The Pulitzer jury cited Hot Wing King as “a funny, deeply felt consideration of Black masculinity and how it is perceived, filtered through the experiences of a loving gay couple and their extended family as they prepare for a culinary competition.” The Signature Theater, where it premiered in February 2020 on stage (until shut down after a month by the pandemic), offered this synopsis: “Ready, set, fry! It’s time for the annual “Hot Wang Festival” in Memphis, Tennessee, and Cordell Crutchfield knows he has the wings that’ll make him king. Supported by his beau Dwayne and their culinary clique, The New Wing Order, Cordell is marinating and firing up his frying pan in a bid to reclaim the crispy crown. When Dwayne takes in his troubled nephew however, it becomes a recipe for disaster. Suddenly, a first place trophy isn’t the only thing Cordell risks losing.”

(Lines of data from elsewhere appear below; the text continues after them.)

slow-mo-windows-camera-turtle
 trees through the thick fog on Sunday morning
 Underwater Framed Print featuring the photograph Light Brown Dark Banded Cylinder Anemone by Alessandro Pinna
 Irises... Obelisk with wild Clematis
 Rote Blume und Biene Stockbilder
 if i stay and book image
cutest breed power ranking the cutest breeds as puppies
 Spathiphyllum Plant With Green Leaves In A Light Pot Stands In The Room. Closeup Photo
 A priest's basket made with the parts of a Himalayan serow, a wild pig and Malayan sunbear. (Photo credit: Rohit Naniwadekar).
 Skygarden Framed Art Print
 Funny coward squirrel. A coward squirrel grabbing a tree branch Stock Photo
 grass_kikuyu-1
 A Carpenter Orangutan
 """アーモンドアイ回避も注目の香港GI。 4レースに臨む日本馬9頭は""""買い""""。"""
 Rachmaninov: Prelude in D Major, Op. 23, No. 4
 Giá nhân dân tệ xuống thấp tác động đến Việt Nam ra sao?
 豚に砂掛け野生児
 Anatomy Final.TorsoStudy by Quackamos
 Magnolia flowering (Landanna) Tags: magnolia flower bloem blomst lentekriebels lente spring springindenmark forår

The jury cited “Circle Jerk” as “a contemporary satire featuring outrageous situations and language repurposed from the internet to skewer online culture and question what identities we have permission to claim.”
Breslin and Foley issued a statement that said in part: “We would like to thank the jury of the Pulitzer Prize for Drama for appreciating our script, which first aired in a digital format, as the work of theater it was meant to be. We see this recognition as encouragement—both for ourselves and other artists—to push the form forward, not only in times of exigency but in the spirit of experimentation that has always kept theater alive.”

The jury cited “Stew” as “an intimate, tightly constructed drama about three generations of Black women over the course of one day, and the violence they are forced to live with, absorb and attempt to overcome.”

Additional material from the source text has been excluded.